Bug #17154: Improve entropy gathering

Bug #17154

Improve entropy gathering

Added by segfault 2019-10-15 05:48:07 . Updated 2020-01-28 11:32:10 .

Status:

Confirmed

Priority:

Normal

Assignee:

Category:

Target version:

Start date:

Due date:

% Done:

Feature Branch:

Type of work:

Code

Blueprint:

Starter:

Affected tool:

Deliverable for:

Description

The Linux kernel uses multiple sources of randomness to initialize its cryptographically secure pseudo-random number generator (CSPRNG). This includes various sources with dubious quality wrt. randomness: the kernel command-line, serial numbers, MAC addresses, timing information…

This is totally fine, because most of these sources are not credited as good/reliable entropy, which means that the values are mixed into the entropy pool, but they do not increase the entropy counter. (By default, the kernel currently only credits inter-interrupt timings and inter-keyboard timings).

When the entropy counter reaches a certain threshold (currently 512 bits, but it’s currently being discussed on the kernel mailing list to reduce that to 256 bits) is the entropy pool marked as initialized.

Until the entropy pool is marked as initialized, reads from /dev/random and calls to the getrandom syscall are blocking, and reads from /dev/urandom return not-cryptographically secure random numbers.

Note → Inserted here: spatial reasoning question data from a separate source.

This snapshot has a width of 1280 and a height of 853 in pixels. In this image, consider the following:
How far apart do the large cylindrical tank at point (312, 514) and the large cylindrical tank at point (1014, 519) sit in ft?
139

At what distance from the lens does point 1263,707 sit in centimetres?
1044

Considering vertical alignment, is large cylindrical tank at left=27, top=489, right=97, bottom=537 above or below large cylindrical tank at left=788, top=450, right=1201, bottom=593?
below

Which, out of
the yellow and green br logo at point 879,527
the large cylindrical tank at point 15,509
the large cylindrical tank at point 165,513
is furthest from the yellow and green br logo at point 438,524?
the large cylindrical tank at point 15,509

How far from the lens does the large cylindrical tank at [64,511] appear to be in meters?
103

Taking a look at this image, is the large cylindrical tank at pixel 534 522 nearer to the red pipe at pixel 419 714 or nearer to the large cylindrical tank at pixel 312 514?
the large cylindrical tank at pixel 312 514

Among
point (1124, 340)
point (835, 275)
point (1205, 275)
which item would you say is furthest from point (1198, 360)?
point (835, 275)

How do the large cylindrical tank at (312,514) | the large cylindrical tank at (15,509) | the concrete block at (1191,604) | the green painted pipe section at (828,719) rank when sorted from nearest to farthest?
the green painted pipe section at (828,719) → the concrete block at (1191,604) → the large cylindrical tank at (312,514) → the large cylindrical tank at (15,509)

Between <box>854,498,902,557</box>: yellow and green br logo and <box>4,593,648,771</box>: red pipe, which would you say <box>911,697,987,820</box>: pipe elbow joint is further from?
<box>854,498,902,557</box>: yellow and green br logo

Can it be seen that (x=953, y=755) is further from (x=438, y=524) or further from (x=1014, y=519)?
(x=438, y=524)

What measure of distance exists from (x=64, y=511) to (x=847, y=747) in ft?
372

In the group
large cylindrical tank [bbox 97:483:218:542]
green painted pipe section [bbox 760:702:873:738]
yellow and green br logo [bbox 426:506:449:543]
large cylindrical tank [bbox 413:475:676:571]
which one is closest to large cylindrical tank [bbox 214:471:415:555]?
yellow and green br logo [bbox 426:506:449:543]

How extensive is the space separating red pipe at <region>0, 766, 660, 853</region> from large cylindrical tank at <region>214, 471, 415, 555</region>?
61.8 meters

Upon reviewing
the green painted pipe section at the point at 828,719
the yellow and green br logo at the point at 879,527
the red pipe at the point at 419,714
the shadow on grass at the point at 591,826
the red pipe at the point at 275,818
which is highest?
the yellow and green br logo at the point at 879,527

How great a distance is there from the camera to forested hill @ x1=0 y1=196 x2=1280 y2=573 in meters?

If the entropy pool is seeded with predictable inputs, all of /dev/random, /dev/urandom, and getrandom return not-cryptographically secure random numbers.

Both Debian and Tails currently add additional sources which do increase the entropy counter. I would like to re-evaluate the use of those sources.

Subtasks

Related issues

Related to Tails - Feature #7102: Evaluate how safe haveged is in a virtualized environment	Confirmed	2014-04-17
Related to Tails - ~~Feature #5650~~: rngd	Resolved
Related to Tails - ~~Bug #17124~~: Install Linux 5.3 from sid	Resolved
Related to Tails - ~~Feature #17443~~: Upgrade Linux to 5.4.8+	Resolved

History

#1 Updated by segfault 2019-10-15 06:20:11

Description updated

#2 Updated by segfault 2019-10-15 07:32:01

In Tails we currently add two services which fill the entropy pool: haveged and rngd.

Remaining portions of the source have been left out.